The BJP, in response, dismissed Gandhi’s accusations as “disgraceful”. Party spokesperson Tuhin Sinha said, “Rahul Gandhi is back to his disgraceful antics of demonising the country's institutions. These issues have been repeatedly addressed by the EC in absolute detail.”
Gandhi also raised concerns over the rise in the number of voters. He pointed out that the voter roll increased from 8.98 crore during the 2019 assembly elections to 9.29 crore ahead of the 2024 general elections — a growth of 31 lakh. However, between the Lok Sabha polls and the November Assembly elections, the figure allegedly swelled by another 41 lakh, reaching 9.70 crore.
The BJP brushed aside this claim. “This is normal procedure. A similar process was followed even before the Karnataka assembly elections, which the Congress won. Besides, Rahul Gandhi has himself quoted different figures at different times,” Sinha said.

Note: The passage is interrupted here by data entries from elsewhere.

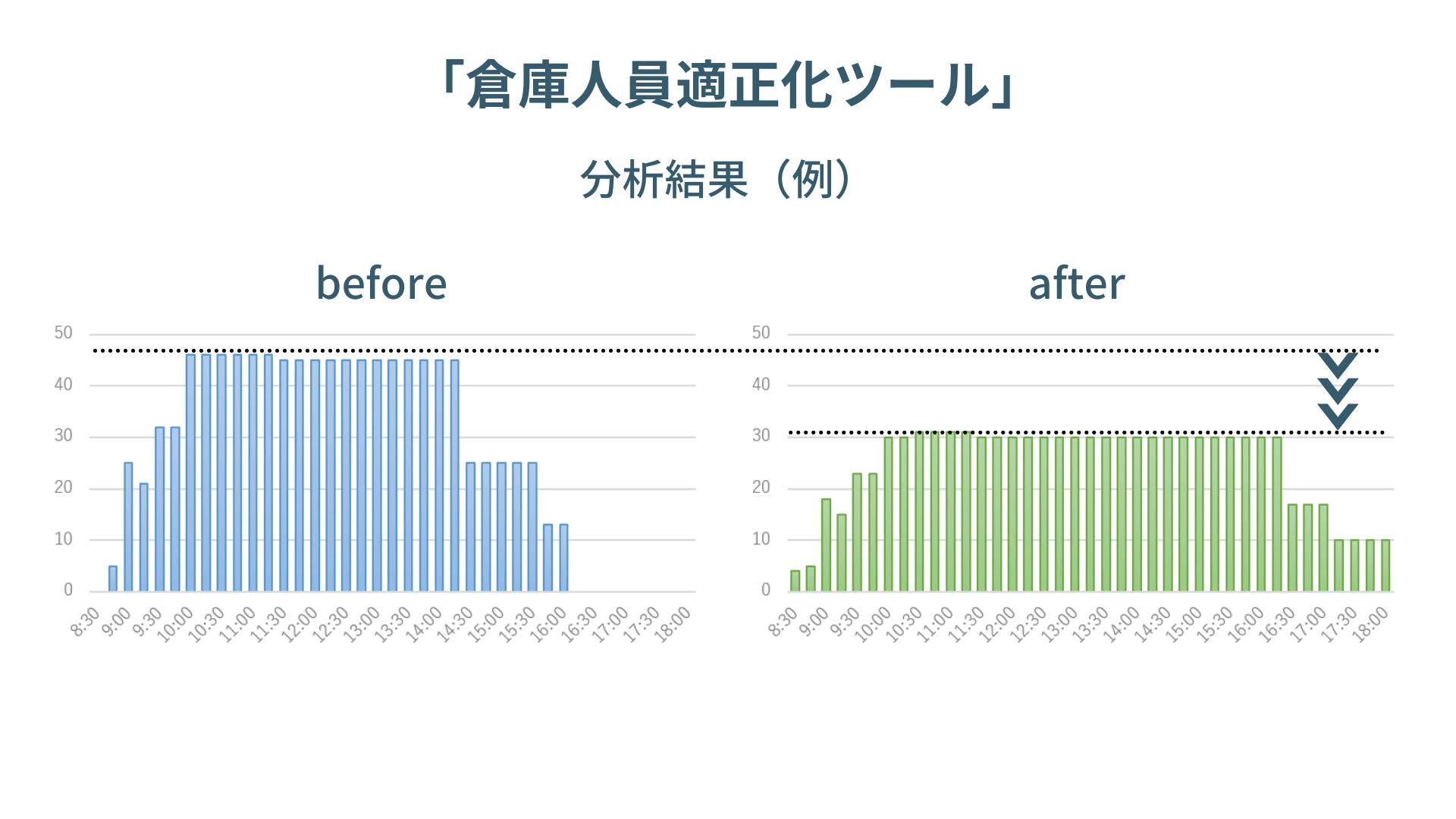 「倉庫人員適正化ツール」

分析結果（例）

before

50
40
30
20
10
0

8:30 9:00 9:30 10:00 10:30 11:00 11:30 12:00 12:30 13:00 13:30 14:00 14:30 15:00 15:30 16:00 16:30 17:00 17:30 18:00

after

50
40
30
20
10
0

8:30 9:00 9:30 10:00 10:30 11:00 11:30 12:00 12:30 13:00 13:30 14:00 14:30 15:00 15:30 16:00 16:30 17:00 17:30 18:00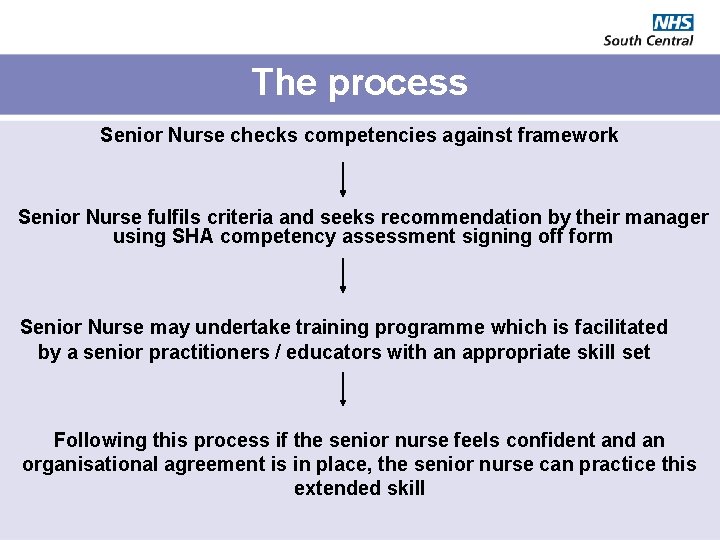 NHS
South Central

The process

Senior Nurse checks competencies against framework

Senior Nurse fulfils criteria and seeks recommendation by their manager using SHA competency assessment signing off form

Senior Nurse may undertake training programme which is facilitated by a senior practitioners / educators with an appropriate skill set

Following this process if the senior nurse feels confident and an organisational agreement is in place, the senior nurse can practice this extended skill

The Election Commission attributed the increase to an uptick in youth enrolment and targeted awareness campaigns.
While the BJP and its allies celebrated their emphatic win, the opposition Maha Vikas Aghadi (MVA), which included the Congress, the Uddhav Thackeray-led Shiv Sena (UBT), and Sharad Pawar’s NCP (SP), was left with just 50 seats — a massive blow for leaders who had already lost control of their party symbols and cadres in the preceding months.